**To do:** Starting with the line that contains "In the photograph, is", reproduce each line through the end of the entries exactly as written.

[Stored records]

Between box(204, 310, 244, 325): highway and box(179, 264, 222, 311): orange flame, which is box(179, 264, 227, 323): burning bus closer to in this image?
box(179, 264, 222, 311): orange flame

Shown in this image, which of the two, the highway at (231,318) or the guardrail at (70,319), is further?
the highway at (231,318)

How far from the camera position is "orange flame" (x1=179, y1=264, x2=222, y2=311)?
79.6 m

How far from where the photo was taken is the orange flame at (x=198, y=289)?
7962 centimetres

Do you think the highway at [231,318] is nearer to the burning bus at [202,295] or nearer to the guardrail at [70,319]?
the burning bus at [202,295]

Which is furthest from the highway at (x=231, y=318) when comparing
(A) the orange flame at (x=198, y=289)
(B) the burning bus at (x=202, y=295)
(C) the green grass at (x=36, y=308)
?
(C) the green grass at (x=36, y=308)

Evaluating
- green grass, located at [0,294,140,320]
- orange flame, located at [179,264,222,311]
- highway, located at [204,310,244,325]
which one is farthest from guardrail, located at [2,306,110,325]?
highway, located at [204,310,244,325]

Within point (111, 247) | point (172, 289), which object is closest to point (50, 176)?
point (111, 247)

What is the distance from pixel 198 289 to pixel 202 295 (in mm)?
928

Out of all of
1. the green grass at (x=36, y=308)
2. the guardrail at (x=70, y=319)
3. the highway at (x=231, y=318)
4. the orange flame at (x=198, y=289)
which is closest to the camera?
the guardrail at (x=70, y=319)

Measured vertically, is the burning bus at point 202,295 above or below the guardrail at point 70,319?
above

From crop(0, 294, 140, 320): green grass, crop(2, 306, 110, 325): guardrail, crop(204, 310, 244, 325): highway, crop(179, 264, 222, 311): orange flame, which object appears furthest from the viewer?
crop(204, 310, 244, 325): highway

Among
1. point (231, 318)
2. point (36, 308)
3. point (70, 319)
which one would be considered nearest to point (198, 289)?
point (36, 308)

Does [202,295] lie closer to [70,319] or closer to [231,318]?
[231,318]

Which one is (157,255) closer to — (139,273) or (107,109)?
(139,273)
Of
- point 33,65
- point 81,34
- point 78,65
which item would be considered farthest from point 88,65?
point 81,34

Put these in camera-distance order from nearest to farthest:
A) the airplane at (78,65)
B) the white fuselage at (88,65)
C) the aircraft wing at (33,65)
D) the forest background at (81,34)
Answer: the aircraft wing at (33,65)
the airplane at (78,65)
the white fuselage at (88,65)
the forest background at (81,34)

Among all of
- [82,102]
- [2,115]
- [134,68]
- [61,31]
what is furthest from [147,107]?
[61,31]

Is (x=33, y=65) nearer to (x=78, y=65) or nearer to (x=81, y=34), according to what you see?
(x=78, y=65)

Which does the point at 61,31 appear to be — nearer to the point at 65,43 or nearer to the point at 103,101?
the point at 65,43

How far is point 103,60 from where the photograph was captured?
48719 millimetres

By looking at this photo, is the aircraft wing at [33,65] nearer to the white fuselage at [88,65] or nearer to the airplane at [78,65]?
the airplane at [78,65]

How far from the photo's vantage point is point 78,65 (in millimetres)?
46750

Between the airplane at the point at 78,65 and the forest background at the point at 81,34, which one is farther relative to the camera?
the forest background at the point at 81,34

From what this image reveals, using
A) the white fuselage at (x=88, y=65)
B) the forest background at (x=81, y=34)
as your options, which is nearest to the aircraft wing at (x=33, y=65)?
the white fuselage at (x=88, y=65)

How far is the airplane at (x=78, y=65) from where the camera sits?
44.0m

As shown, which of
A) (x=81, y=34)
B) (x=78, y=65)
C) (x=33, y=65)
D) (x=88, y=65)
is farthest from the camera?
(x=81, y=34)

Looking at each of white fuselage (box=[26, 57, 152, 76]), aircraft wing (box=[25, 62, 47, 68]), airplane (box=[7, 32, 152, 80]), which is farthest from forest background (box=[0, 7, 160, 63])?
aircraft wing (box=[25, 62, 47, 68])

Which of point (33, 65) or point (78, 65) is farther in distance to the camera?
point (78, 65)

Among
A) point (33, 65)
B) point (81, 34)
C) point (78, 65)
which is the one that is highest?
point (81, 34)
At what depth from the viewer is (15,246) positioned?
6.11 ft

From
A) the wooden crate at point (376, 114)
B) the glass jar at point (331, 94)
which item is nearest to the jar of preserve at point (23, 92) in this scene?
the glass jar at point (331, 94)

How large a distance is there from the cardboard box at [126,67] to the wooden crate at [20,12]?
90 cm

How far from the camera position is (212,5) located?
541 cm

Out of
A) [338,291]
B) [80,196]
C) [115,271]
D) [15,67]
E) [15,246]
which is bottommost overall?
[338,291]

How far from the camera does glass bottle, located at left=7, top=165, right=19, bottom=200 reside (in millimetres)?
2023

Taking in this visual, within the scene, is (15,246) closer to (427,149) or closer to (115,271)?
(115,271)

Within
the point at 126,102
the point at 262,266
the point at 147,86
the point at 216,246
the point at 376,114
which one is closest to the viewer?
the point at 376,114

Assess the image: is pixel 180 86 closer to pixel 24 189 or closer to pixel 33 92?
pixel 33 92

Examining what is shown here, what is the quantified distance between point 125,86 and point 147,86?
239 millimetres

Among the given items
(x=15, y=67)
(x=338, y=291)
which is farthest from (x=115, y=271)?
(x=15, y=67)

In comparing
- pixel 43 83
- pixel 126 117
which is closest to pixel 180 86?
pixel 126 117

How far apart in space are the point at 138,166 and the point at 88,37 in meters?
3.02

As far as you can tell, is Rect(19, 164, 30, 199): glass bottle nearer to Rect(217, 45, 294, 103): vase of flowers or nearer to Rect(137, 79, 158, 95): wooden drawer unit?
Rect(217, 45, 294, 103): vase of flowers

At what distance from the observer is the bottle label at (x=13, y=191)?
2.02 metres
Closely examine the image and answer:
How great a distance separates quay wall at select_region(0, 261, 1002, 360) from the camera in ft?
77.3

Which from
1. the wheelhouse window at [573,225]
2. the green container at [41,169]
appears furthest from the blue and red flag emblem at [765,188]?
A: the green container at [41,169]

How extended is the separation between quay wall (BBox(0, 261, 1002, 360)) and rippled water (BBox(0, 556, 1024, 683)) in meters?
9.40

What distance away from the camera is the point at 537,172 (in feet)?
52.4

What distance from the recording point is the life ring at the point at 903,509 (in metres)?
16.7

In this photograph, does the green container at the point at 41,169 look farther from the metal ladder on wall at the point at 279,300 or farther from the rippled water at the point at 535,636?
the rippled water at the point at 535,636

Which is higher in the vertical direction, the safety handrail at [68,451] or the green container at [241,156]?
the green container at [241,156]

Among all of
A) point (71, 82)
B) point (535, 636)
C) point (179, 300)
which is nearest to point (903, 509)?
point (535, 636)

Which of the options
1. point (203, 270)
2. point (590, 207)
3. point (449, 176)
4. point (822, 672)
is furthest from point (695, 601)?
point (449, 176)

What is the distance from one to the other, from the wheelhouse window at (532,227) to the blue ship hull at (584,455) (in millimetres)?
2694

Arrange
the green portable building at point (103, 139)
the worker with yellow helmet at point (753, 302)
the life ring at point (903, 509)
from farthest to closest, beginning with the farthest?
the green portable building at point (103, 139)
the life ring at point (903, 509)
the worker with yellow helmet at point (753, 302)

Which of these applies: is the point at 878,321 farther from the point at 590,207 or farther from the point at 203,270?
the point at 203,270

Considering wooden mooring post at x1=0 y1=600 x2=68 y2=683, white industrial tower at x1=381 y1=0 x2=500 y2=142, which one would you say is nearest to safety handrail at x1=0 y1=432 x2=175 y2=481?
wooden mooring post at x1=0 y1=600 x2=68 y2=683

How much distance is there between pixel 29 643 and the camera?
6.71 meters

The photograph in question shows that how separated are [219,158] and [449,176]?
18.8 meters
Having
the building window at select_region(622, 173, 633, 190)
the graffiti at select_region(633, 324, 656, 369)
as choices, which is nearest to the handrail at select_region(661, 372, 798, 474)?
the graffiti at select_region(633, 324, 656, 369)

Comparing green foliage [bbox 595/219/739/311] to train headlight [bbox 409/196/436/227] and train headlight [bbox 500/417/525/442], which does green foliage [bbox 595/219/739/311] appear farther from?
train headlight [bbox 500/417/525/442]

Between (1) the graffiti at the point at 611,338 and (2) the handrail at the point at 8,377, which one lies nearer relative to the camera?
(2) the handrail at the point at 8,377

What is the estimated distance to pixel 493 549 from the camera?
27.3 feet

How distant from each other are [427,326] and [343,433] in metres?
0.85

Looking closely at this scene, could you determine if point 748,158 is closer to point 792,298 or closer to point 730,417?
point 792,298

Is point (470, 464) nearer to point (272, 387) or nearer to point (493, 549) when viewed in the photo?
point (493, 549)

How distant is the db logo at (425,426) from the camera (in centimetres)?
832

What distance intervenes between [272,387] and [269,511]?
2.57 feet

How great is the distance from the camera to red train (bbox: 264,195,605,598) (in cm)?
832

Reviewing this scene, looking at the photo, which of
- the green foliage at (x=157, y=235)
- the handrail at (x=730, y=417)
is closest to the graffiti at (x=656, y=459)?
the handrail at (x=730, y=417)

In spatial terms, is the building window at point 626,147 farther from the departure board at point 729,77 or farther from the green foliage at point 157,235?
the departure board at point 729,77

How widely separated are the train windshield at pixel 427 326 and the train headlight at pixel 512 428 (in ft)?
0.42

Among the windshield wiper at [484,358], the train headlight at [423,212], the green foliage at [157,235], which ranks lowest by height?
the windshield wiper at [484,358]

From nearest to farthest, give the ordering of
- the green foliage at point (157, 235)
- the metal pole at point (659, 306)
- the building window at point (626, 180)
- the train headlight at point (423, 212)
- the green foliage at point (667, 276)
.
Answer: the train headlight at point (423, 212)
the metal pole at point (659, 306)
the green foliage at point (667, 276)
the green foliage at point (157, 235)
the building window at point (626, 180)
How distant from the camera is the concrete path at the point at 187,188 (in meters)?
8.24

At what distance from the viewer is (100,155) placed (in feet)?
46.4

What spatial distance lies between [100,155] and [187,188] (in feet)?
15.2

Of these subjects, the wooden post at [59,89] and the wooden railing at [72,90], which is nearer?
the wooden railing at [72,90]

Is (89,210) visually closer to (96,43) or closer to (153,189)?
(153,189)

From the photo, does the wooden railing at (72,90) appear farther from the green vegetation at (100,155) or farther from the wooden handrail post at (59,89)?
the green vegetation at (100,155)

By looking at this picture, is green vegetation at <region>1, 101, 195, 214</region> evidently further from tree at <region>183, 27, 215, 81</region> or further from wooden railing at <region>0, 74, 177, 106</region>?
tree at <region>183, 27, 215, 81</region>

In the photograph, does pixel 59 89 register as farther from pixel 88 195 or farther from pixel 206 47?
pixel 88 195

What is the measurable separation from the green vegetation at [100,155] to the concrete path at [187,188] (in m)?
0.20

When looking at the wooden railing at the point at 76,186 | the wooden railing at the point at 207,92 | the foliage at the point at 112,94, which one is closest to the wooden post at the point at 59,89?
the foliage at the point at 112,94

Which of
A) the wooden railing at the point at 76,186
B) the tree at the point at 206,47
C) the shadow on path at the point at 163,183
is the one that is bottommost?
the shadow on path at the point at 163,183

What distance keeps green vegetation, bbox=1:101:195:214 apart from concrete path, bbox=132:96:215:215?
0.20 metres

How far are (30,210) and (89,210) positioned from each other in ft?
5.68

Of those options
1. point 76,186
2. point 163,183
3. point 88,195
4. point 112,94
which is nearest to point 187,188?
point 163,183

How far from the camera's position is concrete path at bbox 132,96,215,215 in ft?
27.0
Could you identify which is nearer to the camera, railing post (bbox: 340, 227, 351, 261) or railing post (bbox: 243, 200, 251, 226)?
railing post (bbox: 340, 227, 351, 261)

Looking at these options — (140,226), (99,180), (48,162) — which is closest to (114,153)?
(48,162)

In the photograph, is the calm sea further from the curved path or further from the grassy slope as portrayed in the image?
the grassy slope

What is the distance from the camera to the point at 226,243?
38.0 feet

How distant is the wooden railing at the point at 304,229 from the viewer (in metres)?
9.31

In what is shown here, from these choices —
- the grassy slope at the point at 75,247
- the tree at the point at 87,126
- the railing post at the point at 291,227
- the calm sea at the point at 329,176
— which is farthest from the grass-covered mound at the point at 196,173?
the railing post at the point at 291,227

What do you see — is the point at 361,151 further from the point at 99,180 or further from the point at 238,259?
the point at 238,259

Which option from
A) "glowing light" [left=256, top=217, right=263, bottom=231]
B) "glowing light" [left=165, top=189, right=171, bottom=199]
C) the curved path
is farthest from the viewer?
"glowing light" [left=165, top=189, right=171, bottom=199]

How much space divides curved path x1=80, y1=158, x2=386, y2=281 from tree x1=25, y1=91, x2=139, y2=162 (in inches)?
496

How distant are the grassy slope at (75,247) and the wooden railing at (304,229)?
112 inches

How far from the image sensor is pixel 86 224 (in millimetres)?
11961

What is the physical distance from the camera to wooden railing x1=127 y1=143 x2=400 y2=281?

**Complete response:**
In the photograph, is the calm sea further from the curved path or further from the grassy slope as portrayed in the image?
the grassy slope

What is the distance from the camera to the point at 226,243?
38.0 feet

How distant is the wooden railing at the point at 304,229 from the viewer (in metres)?
9.31

In what is shown here, from these choices —
- the grassy slope at the point at 75,247
- the tree at the point at 87,126
- the railing post at the point at 291,227
- the calm sea at the point at 329,176
— which is farthest from the grass-covered mound at the point at 196,173?
the railing post at the point at 291,227

What do you see — is the point at 361,151 further from the point at 99,180 or further from the point at 238,259?
the point at 238,259

Which option from
A) "glowing light" [left=256, top=217, right=263, bottom=231]
B) "glowing light" [left=165, top=189, right=171, bottom=199]
C) the curved path
is farthest from the viewer?
"glowing light" [left=165, top=189, right=171, bottom=199]

How much space divides curved path x1=80, y1=158, x2=386, y2=281 from tree x1=25, y1=91, x2=139, y2=162 (in inches)?
496

How distant are the grassy slope at (75,247) and the wooden railing at (304,229)?
112 inches

How far from the image sensor is pixel 86 224 (in millimetres)?
11961

What is the physical distance from the camera to wooden railing x1=127 y1=143 x2=400 y2=281?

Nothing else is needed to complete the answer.